## Work to complete
A) List each distinct proper name that appears in the body of the column about PETA and zoos, excluding its title.
B) Return, word for word, the part of the column about PETA and zoos that opens with the words containing "For years, PETA" and closes with "the wrong thing.".

Walking on the Wild Side

 

For years, PETA has provided me with material, free of charge, for my columns. Whenever I’m in a bind to meet a deadline, I can generally do a Google search for whatever nonsense PETA has been up to lately, and get a pretty decent column out of it. So for reliability and dependability, PETA gets an A+. I can always count on them to do the wrong thing.

There are very few things, of course, that I agree with PETA on. Actually, I’ve only found two, so far. One is circuses, and the other is zoos. Neither of those organizations treat animals with the respect I think they deserve. And circuses don’t treat clowns all that good either, but that’s another story.

Those of you who have been paying attention to the news know that zoos have been getting a lot of press lately. One of those was the Roosevelt Park Zoo in Minot, North Dakota. The story, sent to me by several concerned readers, proves what I’ve been saying for years. Namely, the southern U.S. is not the only place infested with rednecks.

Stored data
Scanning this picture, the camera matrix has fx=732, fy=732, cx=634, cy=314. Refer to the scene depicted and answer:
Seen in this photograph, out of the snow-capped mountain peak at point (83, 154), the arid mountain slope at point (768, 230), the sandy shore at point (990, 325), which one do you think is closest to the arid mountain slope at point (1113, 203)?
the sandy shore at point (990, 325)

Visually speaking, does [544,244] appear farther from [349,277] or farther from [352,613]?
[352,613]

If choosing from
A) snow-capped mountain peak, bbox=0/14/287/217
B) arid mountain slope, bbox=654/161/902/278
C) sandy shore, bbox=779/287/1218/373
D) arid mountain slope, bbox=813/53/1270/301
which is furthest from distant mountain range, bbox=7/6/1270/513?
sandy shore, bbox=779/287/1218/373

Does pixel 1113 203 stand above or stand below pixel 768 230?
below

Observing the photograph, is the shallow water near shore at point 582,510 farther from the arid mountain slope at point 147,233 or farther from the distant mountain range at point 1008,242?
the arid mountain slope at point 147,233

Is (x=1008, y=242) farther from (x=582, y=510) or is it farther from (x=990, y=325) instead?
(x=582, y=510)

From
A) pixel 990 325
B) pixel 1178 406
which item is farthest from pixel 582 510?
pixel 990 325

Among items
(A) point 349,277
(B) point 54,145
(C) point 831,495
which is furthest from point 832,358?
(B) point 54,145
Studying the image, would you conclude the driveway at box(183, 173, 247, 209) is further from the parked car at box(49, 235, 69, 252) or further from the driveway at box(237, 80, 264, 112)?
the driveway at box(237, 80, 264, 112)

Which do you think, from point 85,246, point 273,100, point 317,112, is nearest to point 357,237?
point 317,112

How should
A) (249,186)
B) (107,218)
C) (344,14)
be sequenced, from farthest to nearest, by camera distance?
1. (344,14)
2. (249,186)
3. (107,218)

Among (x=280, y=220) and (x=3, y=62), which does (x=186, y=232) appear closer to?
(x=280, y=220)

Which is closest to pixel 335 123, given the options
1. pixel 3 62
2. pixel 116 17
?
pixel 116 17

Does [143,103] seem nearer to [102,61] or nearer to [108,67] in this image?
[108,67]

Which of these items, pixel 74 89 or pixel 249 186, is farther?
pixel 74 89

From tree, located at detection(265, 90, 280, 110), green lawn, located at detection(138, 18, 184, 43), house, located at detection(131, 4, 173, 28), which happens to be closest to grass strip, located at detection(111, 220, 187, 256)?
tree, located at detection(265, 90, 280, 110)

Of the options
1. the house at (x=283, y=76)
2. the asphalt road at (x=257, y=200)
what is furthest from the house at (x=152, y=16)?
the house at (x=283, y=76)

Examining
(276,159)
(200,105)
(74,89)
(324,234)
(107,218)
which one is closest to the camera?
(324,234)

## Solved problems
A) PETA, Google, Roosevelt Park Zoo, Minot, North Dakota, U.S.

B)
For years, PETA has provided me with material, free of charge, for my columns. Whenever I’m in a bind to meet a deadline, I can generally do a Google search for whatever nonsense PETA has been up to lately, and get a pretty decent column out of it. So for reliability and dependability, PETA gets an A+. I can always count on them to do the wrong thing.